■ **Task to complete**
Line by line, repeat the material below exactly and skip the images.
═════ Dataset content
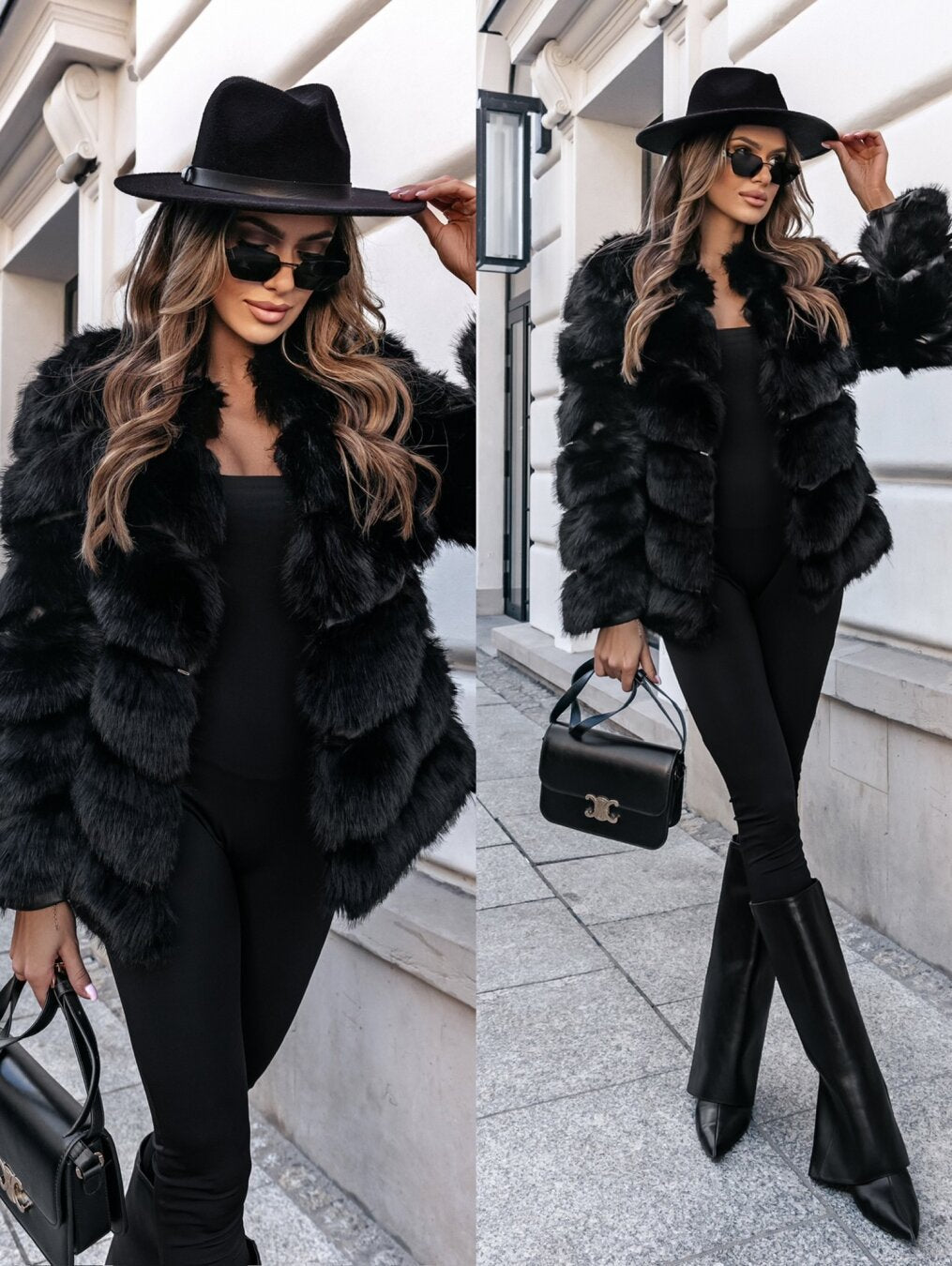 La velour ™ | Black fur coat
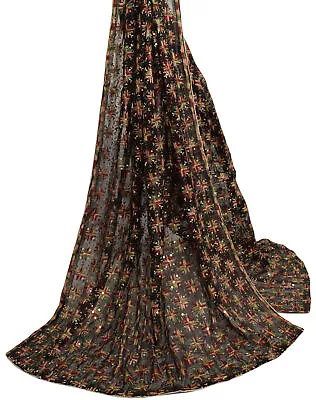 Sushila Vintage Black Dupatta Blend Chiffon Silk Phulkari Embroidered Long Stole • $29.99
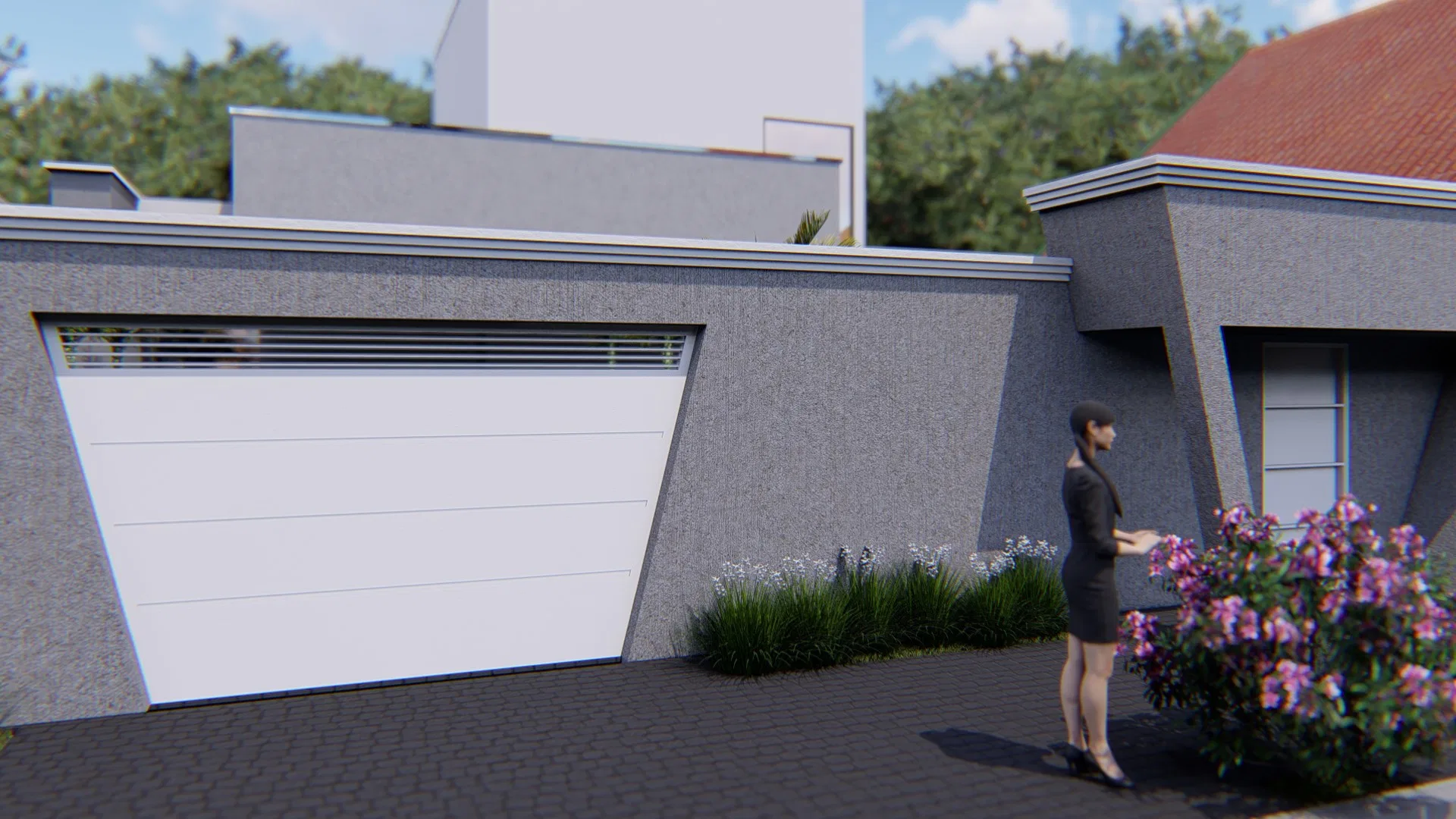 Angled grey garage facade with a white sectional door, a female figure beside a flowering shrub and neighboring rooftops in the background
══════════
■ **Solution below**
 La velour ™ | Black fur coat
 Sushila Vintage Black Dupatta Blend Chiffon Silk Phulkari Embroidered Long Stole • $29.99
 Angled grey garage facade with a white sectional door, a female figure beside a flowering shrub and neighboring rooftops in the background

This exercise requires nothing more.